UK Politics

More United?

If we all stand together
It will just be the start

More United is low on my worry list, but I can’t see myself signing up any time soon. It describes itself as a ‘tech driven political start up’.  Everything of this sort is ‘tech driven’ these days – Momentum is the obvious example – and I’m not sure what the point is in using the language of business (‘start up’) to describe a political movement.  This note of meaninglessness is carried over into its five principles.

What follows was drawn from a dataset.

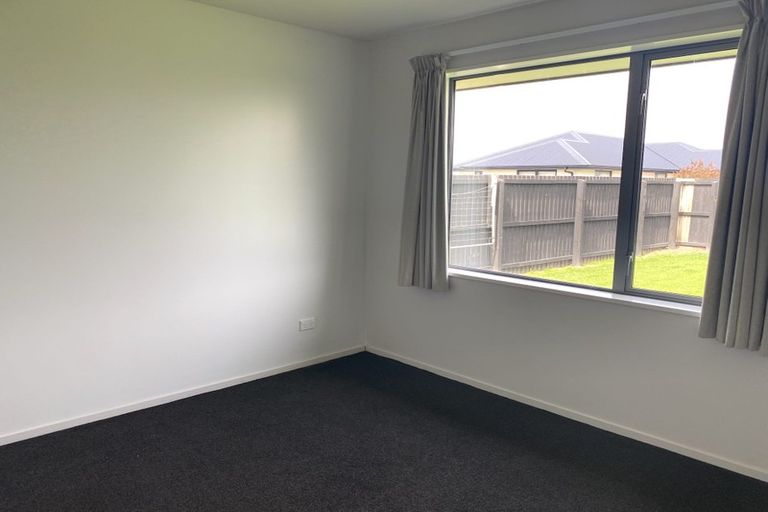 Photo of property in 52 Newman Road, Rolleston, 7614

A fair, modern, efficient market based economy that closes the gap between rich and poor and supports strong public services

A modern democracy that empowers citizens, rather than politicians

A green economy that protects the environment and works to reverse climate change

An open and tolerant society where diversity is celebrated in all its forms

A United Kingdom that welcomes immigration, international co-operation and a close relationship with the EU

Who would sign up for the precise reverse?  As the blogger Bloonface points out

basically everyone who isn’t in Ukip or the SWP wants those things

But although these principles may seem very anodyne (no one wants an intolerant society which tries to accelerate climate change) they may still be questionable.  Here are some brief comments on just two of the principles.

The second sounds positive – but what exactly does it mean.  As Julian Baggini recently pointed out in the Guardian, there are tensions between populism and democracy.  In fact, not surprisingly, it seems to be code for PR – which may lead to small parties, supported by few citizens, getting disproportionate leverage.  I’d rather stick with representative parliamentary democracy.

The fourth principle also invites questions.  Are there potential tensions between supporting diversity in ‘all its forms’ and being open and tolerant?  How does one negotiate the rights and freedoms of individuals vis-à-vis those of groups?

Principles aside, there seem various practical problems with More United.  Bloonface speculates that membership is incompatible with being a member of most political parties, and also points out that, even if you secure success for the approved More United candidate in your constituency, you may not have furthered your key goals:

Even if you sign up to More United, and it supports lots of candidates, and those candidates win, there is absolutely nothing binding those candidates to vote in line with More United’s principles. Political parties have whips. They can whip their MPs to vote in accordance to their party’s wishes and discipline or sanction them if they don’t. A pledge to a random organisation that isn’t the party you’re a member  of the parliamentary party of is worth jack shit in the scheme of things. How is this going to achieve anything?

Phil tries to pin down the target market for More United.

The more interesting point is what MU represents, or thinks it represents. It aligns itself with the folks who went on the polite pro-EU demo after the Brexit result, and those digging deep to buy the The New European. The metro middle class types are its target market. People who think they’re above and removed from the tribalism and crudities of party politics.

and asks whether it is perhaps a ‘liberal, middle class manifestation of the stop-the-world-we-want-to-get-off market previously cornered by UKIP.’

But here Euan McColm offers  a more positive analysis.

It is deeply unfashionable, right now, to argue in favour of centrist politics. This is why it is so important that the case for it is made. A widening gap between the dominant traditions of left and right can only create a more divided, more unequal society. History tells us that the right inevitably wins that old political battle, which surely means anyone with an interest in providing better opportunities for the poorest and most neglected in society should hope More United has some impact.